17

11.5K 853 55
                                        

Halo guys!
Maaf kalo lama-kelamaan ada yang ngerasa  bosan sama ceritanya. Untuk part ini lebih banyak dari part sebelumnya, bacanya pelan-pelan aja ya guys! Thank you!

-Eve
.
.
.
.
.
.
.
.
.

Sepasang mata saling menatap tajam seolah bertarung siapa yang terlebih dahulu mengedipkan kelopaknya.

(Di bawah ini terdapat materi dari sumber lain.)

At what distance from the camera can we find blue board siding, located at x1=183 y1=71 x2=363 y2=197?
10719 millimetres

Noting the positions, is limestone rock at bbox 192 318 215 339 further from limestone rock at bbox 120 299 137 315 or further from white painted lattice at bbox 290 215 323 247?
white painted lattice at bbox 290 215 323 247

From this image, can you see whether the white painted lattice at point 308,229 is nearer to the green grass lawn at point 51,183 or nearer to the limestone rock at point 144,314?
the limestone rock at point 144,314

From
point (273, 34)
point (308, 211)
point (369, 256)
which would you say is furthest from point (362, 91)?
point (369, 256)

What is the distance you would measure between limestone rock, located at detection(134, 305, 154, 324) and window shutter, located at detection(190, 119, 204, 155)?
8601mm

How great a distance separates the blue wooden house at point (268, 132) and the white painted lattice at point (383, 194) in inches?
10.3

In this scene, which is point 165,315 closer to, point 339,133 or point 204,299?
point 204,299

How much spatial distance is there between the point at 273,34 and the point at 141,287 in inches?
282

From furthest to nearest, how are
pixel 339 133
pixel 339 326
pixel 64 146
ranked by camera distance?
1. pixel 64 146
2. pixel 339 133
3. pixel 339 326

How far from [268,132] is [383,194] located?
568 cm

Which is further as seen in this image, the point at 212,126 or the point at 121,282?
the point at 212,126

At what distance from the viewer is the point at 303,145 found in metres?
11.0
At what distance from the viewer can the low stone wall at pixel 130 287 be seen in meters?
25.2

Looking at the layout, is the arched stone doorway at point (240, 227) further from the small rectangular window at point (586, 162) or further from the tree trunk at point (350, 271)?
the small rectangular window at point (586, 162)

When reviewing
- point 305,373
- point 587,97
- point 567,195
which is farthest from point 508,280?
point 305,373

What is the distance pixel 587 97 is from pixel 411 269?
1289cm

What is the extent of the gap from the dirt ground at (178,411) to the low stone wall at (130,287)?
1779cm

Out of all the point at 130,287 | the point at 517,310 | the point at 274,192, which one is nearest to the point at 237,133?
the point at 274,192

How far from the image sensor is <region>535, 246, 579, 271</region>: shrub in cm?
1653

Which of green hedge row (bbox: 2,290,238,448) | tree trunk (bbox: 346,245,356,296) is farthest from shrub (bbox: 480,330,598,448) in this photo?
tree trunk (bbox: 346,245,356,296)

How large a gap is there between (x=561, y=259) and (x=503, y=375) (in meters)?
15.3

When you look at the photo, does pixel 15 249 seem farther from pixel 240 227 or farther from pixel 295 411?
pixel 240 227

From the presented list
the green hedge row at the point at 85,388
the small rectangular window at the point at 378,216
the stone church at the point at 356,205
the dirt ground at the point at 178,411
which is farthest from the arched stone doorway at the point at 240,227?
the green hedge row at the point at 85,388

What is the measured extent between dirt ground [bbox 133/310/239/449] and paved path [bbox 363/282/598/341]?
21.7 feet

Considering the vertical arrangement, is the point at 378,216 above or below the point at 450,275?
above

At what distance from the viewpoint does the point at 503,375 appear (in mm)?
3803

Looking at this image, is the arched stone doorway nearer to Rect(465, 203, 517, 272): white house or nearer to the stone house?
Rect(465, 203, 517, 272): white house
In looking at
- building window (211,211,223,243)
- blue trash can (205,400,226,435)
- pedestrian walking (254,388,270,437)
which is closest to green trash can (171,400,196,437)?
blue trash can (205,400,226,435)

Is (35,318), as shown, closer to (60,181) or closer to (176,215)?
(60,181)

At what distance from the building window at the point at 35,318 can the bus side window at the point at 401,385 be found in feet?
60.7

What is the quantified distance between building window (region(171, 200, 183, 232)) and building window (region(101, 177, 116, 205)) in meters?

Salah satunya bergerak gelisah saat suara decihan terdengar begitu dingin. Akhirnya setelah beberapa saat salah satunya berkedip. Tatapannya berpaling menuju kotak besar yang dibungkus dengan sangat rapi, kotak itu diletakkannya di atas meja kaca.

"Punya Mas Melviano," ucapnya lirih.

Pria itu memutus tatapannya, lalu meraih kotak itu untuk mencari tahu apa isinya. Sebuah benda yang baru saja kemarin ia tanyakan pada istrinya. Speaker milik Melviano.

"Kamu jauh-jauh kesini cuma mau balikin ini?" Tanya Melviano dengan sebelah alisnya naik. Gadis itu mengangguk pelan, senyum tipis terukir di bibirnya.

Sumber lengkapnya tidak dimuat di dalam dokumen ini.